### DOMANDE DA SVOLGERE
**a.** Nel brano sulla Via Lattea, quante braccia a spirale possiede la galassia secondo le prove ottenute grazie a Gaia?
**b.** Continua il brano sulla Via Lattea a partire dall'ultima frase riportata.

### BRANO ESTRATTO
+ + + + +

Con il contributo fondamentale della missione Gaia dell’Agenzia Spaziale Europea (ESA), gli astronomi stanno riscrivendo quello che pensavamo di sapere sulla nostra galassia, la Via Lattea.
Prima di Gaia, gli astronomi sapevano che la Via Lattea è una galassia a spirale, un disco appiattito di stelle con braccia che si avvolgono attorno a un nucleo denso. Tuttavia, il numero esatto di queste braccia era oggetto di dibattito. “Prima di Gaia, non sapevamo se ci fossero due o quattro braccia a spirale nella Via Lattea,” afferma Sergey Khoperskov, astrofisico presso il Max Planck Institute for Extraterrestrial Physics in Germania. “Ora abbiamo prove che ce ne sono quattro.”
Le braccia a spirale sono regioni di gas e materia stellare più dense, che appaiono bluastre in altre galassie a causa della presenza di stelle calde e massicce. Queste stelle, essendo giovani, indicano che le braccia sono zone attive di formazione stellare. Gaia, misurando con precisione la distanza delle stelle, ha permesso di identificare queste regioni di maggiore densità stellare, fornendo la “più grande immagine delle braccia a spirale della Via Lattea basata direttamente sull’osservazione delle stelle”.

+ + + + +

### ELENCO DEI RECORD
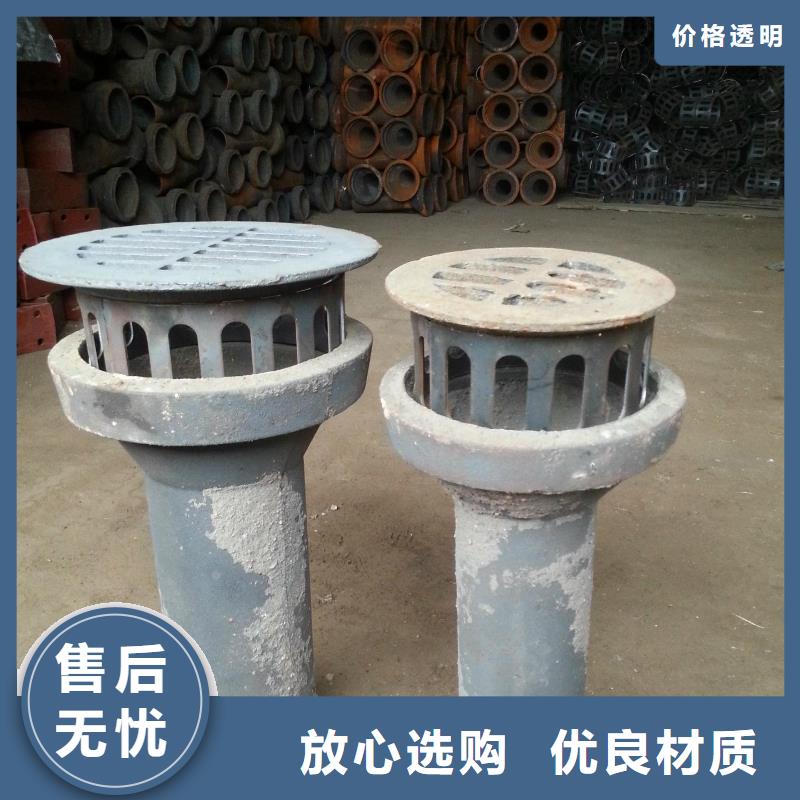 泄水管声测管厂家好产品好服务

+ + + + +

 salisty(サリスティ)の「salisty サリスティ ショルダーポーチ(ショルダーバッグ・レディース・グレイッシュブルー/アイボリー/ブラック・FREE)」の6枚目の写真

+ + + + +

### RISPOSTE IN ORDINE
**a.** Quattro braccia a spirale.

**b.**
Il nostro Sole si trova in una delle due braccia più piccole, nota come braccio di Orione, a circa 26.000 anni luce dal centro galattico, impiegando circa 230 milioni di anni per completare un’orbita. La natura delle braccia è ancora oggetto di studio.
Jos de Bruijne, vice scienziato del progetto Gaia dell’ESA, paragona le braccia a spirale a “ingorghi stradali”, aree in cui le stelle si concentrano in attesa di passare attraverso una sorta di “collo di bottiglia”. Questa analogia aiuta a comprendere come le stelle si muovano all’interno delle braccia senza che le braccia stesse siano composte sempre dalle stesse stelle.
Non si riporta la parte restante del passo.